On the business side, an employee hired at a high stage of the cycle (with less precautions than those used in times of crisis) is however a cost that tends to erode margins. Low productivity growth, the first tensions on the labor market, the fast approaching of full employment, the exit from the labor market of a continuously growing number of elderly people and the reduced entry of immigrants are not yet factors capable of bring about the end of the US expansionary cycle. The life of this cycle is still very long (at least another three to four years, probably) but today it appears less extensive than what was thought three months ago. And even less intense, at least until companies decide to invest in productivity and not just in their own shares. Europe is certainly not at risk of overheating, except in some areas of the German economy. But the fact that there aren't multitudes of unemployed young Europeans who want to be truck drivers in America (which itself doesn't want many immigrants) shows that labor markets remain heavily segmented.

The great reservoir of global unemployment is actually a collection of small regional lakes that don't communicate with each other as they should. This too, over time, lowers the productivity of the system. The European risk is therefore not overheating but slow asphyxiation. The German model for the Eurozone hasn't changed and the disconsolate Praet, a Belgian member of the ECB, says we are at the same point as a year ago.

The great maneuvers of the ECB fail to weaken the euro (for which there is still a strong backlog of demand from Asian central banks that want to reinsert it into their reserves) and are barely enough to bring the monetary base back to the level of two Years ago. Bonds and stock exchanges don't seem particularly concerned about the general situation. Bonds are indifferent to inflation because they have seen Japanese consumer prices rise by two percentage points in one year (not counting the VAT increase) and 12-year JGBs remain practically immobile. Ironically, after two years of worldwide advice not to go into distant maturities, 24-XNUMX month bonds are the ones that risk the most (in the dollar area) in the near future.
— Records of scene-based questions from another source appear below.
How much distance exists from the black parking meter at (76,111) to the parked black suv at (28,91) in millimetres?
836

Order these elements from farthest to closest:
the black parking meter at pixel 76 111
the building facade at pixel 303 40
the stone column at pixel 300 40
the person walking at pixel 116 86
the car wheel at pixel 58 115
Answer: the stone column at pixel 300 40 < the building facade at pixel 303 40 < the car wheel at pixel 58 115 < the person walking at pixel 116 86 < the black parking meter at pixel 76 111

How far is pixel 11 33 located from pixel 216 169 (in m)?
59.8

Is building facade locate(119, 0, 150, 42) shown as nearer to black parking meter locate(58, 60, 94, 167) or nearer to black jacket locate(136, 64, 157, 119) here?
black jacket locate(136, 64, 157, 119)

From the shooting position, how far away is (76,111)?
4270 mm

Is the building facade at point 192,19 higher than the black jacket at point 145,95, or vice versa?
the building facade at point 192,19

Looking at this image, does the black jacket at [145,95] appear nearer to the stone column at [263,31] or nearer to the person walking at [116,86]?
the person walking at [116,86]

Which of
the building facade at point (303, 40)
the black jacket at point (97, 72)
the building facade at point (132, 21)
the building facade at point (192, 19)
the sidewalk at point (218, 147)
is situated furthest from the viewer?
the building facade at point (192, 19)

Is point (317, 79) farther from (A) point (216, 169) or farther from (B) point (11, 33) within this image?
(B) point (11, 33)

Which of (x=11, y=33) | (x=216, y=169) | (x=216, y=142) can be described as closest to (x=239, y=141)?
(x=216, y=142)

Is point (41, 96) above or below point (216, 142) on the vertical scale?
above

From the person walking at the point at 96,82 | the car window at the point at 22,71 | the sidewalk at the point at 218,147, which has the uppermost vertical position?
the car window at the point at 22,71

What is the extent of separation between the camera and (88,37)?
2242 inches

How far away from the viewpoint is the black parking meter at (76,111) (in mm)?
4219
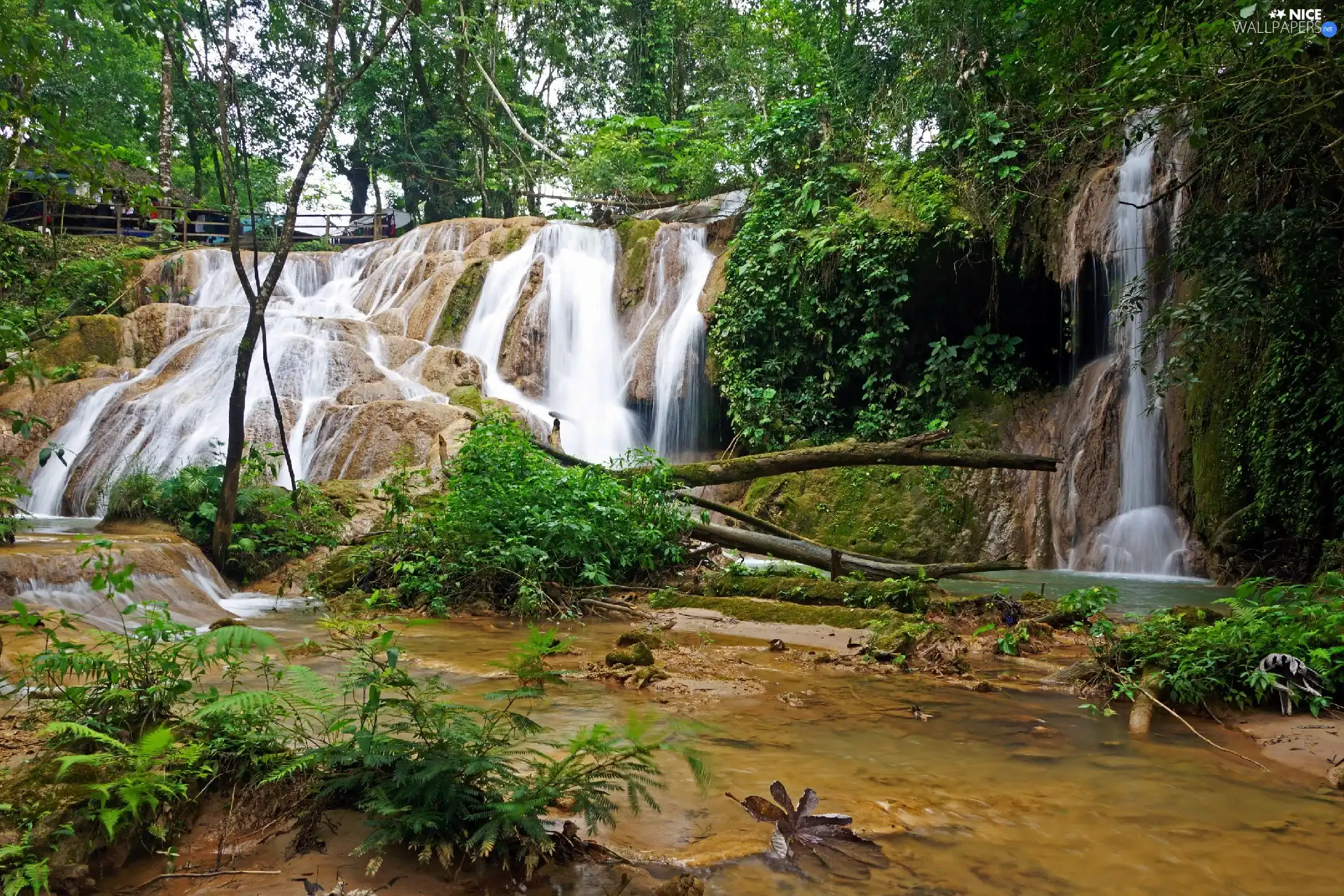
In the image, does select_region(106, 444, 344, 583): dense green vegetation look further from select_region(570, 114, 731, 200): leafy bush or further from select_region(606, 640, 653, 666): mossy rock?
select_region(570, 114, 731, 200): leafy bush

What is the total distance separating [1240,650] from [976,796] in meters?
2.09

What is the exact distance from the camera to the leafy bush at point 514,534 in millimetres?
6730

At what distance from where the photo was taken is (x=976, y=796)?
115 inches

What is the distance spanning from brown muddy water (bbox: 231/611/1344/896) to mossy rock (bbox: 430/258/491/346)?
14.8 metres

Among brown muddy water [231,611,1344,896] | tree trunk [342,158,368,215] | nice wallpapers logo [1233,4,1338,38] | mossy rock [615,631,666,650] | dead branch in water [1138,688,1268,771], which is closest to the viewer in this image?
brown muddy water [231,611,1344,896]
Stock exchanges, for their part, can still count on some growth in earnings (more financial than operational, but that's okay at this stage) and they don't seem too disturbed by the warnings from central banks not to go overboard, which for the moment sound they are benevolent and harmless. The diabolical Birinyi, who makes very few mistakes, foresees 2100 for the SP 500 at the end of the year. Autumn will bring a bit of turbulence but it won't necessarily be the classic fateful moment when stock markets notice the imminent rate hike and react badly. That time will come, but later.